De sneeuwpanter voedt zich met dieren die zijn weg kruisen. In de hogere gebieden zijn dat bijvoorbeeld geiten, steenbokken en muskusherten. Lager in het bergland vangt hij herten en wilde zwijnen. De sneeuwpanter vangt weinig grote prooidieren, maar als hij dat toch doet, deinst hij niet terug voor een prooi van drie maal zijn eigen afmeting. Deze grote prooien dienen dan als voedsel voor meerdere dagen. Grote prooien vangt hij soms vanuit een hinderlaag, maar meestal besluipt en bespringt hij ze en vanaf een afstand van maximaal 15 meter.
De paartijd valt aan het begin van het jaar.

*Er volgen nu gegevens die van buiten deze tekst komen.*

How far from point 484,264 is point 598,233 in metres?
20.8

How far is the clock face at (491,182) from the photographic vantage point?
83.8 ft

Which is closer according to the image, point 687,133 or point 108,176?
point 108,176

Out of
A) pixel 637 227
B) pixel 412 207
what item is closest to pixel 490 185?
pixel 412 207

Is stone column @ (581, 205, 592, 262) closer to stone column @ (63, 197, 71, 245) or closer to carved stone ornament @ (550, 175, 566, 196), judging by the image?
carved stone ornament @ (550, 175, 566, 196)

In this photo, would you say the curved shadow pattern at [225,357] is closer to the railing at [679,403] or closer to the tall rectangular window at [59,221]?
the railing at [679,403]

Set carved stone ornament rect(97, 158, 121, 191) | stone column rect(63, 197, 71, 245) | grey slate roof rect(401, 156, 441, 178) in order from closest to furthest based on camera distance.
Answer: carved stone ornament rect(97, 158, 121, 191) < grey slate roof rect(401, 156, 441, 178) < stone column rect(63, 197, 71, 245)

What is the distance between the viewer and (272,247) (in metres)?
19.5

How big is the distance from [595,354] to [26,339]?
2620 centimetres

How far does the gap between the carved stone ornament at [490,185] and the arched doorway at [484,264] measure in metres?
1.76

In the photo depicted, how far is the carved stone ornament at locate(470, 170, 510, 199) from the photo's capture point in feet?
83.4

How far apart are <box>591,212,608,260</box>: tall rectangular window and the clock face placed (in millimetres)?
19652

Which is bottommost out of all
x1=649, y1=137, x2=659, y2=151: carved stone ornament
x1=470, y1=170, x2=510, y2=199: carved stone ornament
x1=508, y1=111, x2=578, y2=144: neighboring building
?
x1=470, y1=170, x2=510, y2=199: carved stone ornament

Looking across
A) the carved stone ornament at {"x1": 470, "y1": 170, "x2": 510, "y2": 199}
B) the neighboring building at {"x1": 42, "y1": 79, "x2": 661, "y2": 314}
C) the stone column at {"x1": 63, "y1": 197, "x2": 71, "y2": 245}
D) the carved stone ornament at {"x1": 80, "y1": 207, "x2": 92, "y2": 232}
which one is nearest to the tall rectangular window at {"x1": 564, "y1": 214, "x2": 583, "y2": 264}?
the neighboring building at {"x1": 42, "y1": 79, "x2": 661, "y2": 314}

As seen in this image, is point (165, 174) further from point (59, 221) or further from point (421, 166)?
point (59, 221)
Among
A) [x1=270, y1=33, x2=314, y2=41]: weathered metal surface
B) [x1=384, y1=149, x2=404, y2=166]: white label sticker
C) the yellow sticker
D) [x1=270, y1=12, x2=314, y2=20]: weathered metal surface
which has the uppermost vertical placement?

Anders dan andere grote katachtigen brult de sneeuwpanter niet, maar beschikt hij over een groot arsenaal van kreten. De sneeuwpanter kan in een worp tot vijf welpen krijgen, maar meestal zijn het er twee of drie. Deze welpen worden na een draagtijd van 90 tot 100 dagen geboren in een rotsholte. Bij de geboorte wegen de welpen 450 tot 550 gram en zijn ze ongeveer 40 centimeter lang. De vacht is wolliger en donkerder dan die van de volwassen dieren, met minder duidelijke vlekken. Na drie maanden gaan de welpen hun moeder volgen en leren ze jagen. De eerste winter blijven ze nog bij hun moeder, maar na twee jaar zijn ze volledig zelfstandig.